To what extent has the pandemic facilitated a shift to digital practices?

TENIOLA: Virtual learning has been the norm among the affluent since the beginning, and this model is in line with the western mindset that is increasingly prevalent. However, there is still some reluctance to engage with digital skills in the capital. A large part of that reluctance is due to inadequate equipment; some workers did not have a computer to work from home during the pandemic and therefore found it impossible to connect. Furthermore, in the public sector, some information is still stored on paper rather than in digital databases.

Nigeria remains a 2G mobile landscape, and we are still expanding and reacting. Covid-19 has exposed the hurdles of corruption, infrastructure deficits and other pre-existing problems that we may now find solutions to through digital means. The country has the opportunity to correct some bad habits and think in a different way. Thanks to the pandemic, there is now more discussion on digital topics as governments around the world increasingly appreciate and consider new areas for development.

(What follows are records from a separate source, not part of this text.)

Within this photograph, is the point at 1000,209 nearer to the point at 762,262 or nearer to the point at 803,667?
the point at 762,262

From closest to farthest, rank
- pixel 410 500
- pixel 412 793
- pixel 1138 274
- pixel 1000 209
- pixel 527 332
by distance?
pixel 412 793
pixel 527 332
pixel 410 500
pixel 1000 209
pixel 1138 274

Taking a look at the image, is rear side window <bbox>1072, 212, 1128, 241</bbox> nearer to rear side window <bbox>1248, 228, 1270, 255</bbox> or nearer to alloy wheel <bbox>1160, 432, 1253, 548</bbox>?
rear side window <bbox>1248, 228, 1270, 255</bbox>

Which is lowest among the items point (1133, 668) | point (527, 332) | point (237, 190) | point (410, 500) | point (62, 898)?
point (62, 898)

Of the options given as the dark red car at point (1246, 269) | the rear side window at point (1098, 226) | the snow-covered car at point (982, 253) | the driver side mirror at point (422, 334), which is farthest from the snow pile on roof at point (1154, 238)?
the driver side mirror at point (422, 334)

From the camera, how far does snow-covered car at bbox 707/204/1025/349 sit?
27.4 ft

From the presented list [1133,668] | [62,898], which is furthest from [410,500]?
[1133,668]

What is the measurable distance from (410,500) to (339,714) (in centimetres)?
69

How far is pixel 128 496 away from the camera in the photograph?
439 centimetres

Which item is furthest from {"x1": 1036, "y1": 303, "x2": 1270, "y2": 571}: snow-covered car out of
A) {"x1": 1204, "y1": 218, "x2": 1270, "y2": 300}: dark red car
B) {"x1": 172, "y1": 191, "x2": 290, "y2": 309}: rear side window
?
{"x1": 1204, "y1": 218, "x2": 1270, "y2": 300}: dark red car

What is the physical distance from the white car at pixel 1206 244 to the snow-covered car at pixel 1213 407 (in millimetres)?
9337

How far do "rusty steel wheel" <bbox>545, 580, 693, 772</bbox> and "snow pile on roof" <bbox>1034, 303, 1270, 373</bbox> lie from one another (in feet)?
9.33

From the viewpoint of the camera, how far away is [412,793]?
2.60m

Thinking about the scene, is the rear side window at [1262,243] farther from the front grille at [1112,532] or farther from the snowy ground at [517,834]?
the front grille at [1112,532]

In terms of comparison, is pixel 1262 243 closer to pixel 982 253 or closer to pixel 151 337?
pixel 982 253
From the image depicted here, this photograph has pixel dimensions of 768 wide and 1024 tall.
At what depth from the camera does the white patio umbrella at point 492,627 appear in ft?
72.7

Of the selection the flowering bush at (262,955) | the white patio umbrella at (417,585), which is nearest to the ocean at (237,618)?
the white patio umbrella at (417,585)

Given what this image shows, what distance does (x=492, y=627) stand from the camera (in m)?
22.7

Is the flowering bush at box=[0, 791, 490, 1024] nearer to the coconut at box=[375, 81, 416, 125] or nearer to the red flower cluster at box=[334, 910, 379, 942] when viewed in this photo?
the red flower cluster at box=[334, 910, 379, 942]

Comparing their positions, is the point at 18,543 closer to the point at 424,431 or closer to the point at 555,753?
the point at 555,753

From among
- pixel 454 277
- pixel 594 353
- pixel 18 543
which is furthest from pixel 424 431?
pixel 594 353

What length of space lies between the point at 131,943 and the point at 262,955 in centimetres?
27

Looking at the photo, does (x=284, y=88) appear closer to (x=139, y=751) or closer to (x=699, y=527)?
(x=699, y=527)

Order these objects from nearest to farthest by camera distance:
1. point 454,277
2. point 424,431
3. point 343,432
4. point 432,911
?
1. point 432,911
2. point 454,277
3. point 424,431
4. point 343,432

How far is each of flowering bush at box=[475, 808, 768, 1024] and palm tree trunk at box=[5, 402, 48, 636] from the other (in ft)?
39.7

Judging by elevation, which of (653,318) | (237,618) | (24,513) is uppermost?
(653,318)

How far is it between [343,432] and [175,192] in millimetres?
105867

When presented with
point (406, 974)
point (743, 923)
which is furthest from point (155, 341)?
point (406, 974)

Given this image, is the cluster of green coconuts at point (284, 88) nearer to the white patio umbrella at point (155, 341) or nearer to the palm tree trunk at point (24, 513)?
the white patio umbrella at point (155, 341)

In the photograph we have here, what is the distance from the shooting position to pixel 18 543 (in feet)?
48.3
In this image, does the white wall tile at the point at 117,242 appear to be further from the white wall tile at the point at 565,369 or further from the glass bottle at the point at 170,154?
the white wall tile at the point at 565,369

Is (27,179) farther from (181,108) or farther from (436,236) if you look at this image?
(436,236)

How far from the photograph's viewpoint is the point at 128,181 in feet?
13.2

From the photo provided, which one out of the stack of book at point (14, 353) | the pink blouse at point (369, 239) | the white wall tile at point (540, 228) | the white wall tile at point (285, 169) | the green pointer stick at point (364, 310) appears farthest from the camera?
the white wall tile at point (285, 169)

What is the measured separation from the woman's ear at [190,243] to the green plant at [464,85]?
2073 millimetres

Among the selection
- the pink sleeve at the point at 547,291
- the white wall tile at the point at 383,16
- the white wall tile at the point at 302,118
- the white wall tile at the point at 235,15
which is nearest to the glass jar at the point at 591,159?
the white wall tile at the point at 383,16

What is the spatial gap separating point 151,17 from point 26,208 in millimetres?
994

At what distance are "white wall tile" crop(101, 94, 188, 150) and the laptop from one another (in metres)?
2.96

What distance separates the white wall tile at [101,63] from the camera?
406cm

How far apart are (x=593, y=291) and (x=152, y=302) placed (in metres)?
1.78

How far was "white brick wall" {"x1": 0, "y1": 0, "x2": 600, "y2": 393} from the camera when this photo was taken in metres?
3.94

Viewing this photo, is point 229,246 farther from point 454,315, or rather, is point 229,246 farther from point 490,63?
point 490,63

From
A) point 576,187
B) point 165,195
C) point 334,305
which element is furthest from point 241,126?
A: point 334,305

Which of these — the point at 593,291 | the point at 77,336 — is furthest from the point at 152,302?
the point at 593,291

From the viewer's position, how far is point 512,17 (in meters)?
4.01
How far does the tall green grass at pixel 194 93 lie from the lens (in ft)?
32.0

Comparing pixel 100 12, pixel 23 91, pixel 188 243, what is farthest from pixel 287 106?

Big data, artificial intelligence and data science are all on the table and ready for integration. However, we must move away from our reliance on oil to embrace digitalisation and open up more space online. There has been a spike in cybercrime activity which has, of course, made a bad name for the internet when overall it is a force for good. Nigeria’s journey requires people, processes and systems to build bridges to a more digital world. We now have more pieces to the jigsaw puzzle, we just need to put them together.